Every week we come across blog posts and essays from workers who have claimed to dramatically cut their hours. Metalab founder Andrew Wilkinson writes in Pando Daily about making the transition from working 80-hour days to less than 40:

Paradoxically, the more I let go, the more things seemed to take off. Short workdays forced me to focus on the important stuff instead of dicking around in my inbox, and I quickly learned to delegate the day-to-day. I started working smart instead of working hard.

Developer and entrepreneur Kyle Bragger wrote about a similar effect:

What did The Hustle™ accomplish? I gained weight. I wasn’t spending enough time with my (now) wife. I felt like shit. I began to resent my work, and the work I was producing clearly wasn’t my best. I started cutting corners. I went from a mindset of shipping with quality and integrity to “when is this going to be over?”

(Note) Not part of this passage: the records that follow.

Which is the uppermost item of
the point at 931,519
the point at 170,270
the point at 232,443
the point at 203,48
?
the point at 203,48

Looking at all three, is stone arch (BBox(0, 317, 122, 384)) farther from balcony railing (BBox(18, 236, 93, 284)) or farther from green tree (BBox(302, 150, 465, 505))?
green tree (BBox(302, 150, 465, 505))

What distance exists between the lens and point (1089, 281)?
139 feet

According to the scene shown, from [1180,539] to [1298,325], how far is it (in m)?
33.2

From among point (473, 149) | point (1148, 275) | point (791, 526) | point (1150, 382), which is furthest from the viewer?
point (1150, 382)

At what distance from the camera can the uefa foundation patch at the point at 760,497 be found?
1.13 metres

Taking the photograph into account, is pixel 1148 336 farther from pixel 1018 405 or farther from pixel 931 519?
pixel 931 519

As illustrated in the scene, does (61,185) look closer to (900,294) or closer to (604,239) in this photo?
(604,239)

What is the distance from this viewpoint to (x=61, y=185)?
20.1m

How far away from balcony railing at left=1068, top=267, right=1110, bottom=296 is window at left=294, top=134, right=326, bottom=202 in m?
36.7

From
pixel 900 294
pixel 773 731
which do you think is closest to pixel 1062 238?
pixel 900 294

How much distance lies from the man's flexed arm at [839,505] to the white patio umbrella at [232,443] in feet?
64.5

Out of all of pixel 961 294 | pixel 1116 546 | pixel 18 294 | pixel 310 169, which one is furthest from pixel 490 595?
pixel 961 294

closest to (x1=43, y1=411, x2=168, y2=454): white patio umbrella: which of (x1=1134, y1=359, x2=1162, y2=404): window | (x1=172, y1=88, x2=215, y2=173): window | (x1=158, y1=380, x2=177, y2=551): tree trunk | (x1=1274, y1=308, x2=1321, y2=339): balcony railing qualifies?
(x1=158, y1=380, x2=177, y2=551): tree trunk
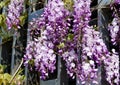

Nowadays, I’m working 4-day weeks, and doing no more than an hour or two of intense work at a time. I take a lot of walks. I’ve lost weight. I’m happier. My wife is happier. I’m more present. And most importantly:

I’m doing the best work of my life.

Yet we still come across other entrepreneurs or creatives that pride themselves as overworked. Not everyone who works long hours is a trail blazer. But it can seem like every trail blazer works long hours. A 2012 profile of Tesla and SpaceX founder Elon Musk offers a glimpse into this mindset:

Freeing mankind from the scourge of carbon, not to mention its terrestrial shackles, has taken a toll on Musk’s personal life. In August he finalized his divorce from his second wife, the actress Talulah Riley. He’s had one vacation in four years. This summer he took his five boys—twins and triplets—to Maui with his family. “I think the time allocated to the businesses and the kids is going fine,” says Musk. “I would like to allocate more time to dating, though. I need to find a girlfriend. How much time does a woman want a week? Maybe 10 hours?”

To truly change the world do we need to put in vacation-less years like Musk? Or should we concentrate all of our work in 35-hour weeks like the developers above?